The Goods and Service Tax law was introduced with the intent to remove cascading effects of various taxes and to have free flow of input tax credits. True to its intent, enabling provisions were also incorporated in the GST legislation wherein refund of accumulated credit on account of inverted duty is permitted unlike Excise Duty/Service Tax legislations. Inverted duty structure means the scenario wherein the inward supplies are being taxed at a higher rate than the outward supplies. Such imbalancing tax structure results into accumulation of tax credits in the hands of the tax payers with no clear foreseen usage. Such issues of the erstwhile regime have been addressed in GST legislation and the manner of determination of eligible amount of refund on account of inverted duty structure has been prescribed.

The refund of accumulated credit will be granted once it is established that the goods or services are covered under inverted duty structure. The intention of the legislation is to grant the refund of accumulated credit resulting on account of procurement of inputs and input services only. However, in April 2018, the relevant provision for granting the inverted duty refund were tweaked to restrict the scope of refund to inputs only and not to input services. Further, in June 2018, the said amendment was given retrospective effect i.e. from the date of implementation of GST, July 1, 2017. The rationale given for restricting the scope of refund is the legislative intent to grant the refund for inputs used in outward supplies only. These amendments have resulted in inconsistency between general principles provided in the GST legislations read with the manner of determination of refund as prescribed.

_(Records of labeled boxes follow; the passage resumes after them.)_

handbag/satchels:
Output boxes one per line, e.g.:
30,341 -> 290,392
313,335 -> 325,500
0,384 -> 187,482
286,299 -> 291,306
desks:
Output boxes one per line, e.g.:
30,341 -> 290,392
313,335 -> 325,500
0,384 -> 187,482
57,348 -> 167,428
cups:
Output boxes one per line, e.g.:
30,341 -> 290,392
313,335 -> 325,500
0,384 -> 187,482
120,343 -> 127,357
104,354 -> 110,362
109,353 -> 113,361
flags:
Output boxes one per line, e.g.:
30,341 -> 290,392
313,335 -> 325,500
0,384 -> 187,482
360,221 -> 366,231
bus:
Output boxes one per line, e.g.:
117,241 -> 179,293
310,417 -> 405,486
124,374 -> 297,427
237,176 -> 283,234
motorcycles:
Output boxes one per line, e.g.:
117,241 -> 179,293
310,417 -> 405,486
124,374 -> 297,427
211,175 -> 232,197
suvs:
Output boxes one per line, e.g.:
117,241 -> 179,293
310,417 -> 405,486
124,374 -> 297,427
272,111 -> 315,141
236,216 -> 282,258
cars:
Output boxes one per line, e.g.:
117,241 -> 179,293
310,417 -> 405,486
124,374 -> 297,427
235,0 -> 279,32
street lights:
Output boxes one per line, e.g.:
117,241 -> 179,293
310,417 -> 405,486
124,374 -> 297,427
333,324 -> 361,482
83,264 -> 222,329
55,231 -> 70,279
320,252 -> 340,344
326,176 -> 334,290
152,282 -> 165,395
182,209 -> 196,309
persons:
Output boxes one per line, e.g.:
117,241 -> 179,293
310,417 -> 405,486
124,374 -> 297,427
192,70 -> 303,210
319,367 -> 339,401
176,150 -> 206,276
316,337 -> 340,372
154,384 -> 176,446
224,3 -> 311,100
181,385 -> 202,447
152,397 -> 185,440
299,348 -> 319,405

In view of the retrospective amendment, several assesses who had received the refund of input services were served with notices to return the amount of refund along with interest, resulting in litigation. Also tweaking the provision with retrospective effect has created a lot of financial hardships to taxpayers with blockage of funds as GST credit. Restricting the refund for input services in such occasions will lead to higher costs which ultimately would be borne by consumers at large.

Various representations have been filed to restore the earlier practice of granting refund of input services.

However if we strictly abide by the legal provisions, it appears that draftsman have erred in amending the rules as the legal provision nowhere distinguish between inputs and input services. Further, differential treatment have been accorded in case of refund on account of exports and inverted duty structure even though parent provisions are same for both the refunds.

Such restrictions have direct impact on the Make in India initiatives and ease of doing business since the taxpayer falling under lower tax brackets will be piled-up with ever increasing GST credits.

The ideal solution is to restore the earlier provisions. However, as an interim measure the government should provide the refund on those input services which have direct nexus with the manufacturing activity like labour, job-work etc. In the era of ease of doing business, it is time to reckon that services are inevitable part of manufacturing activity.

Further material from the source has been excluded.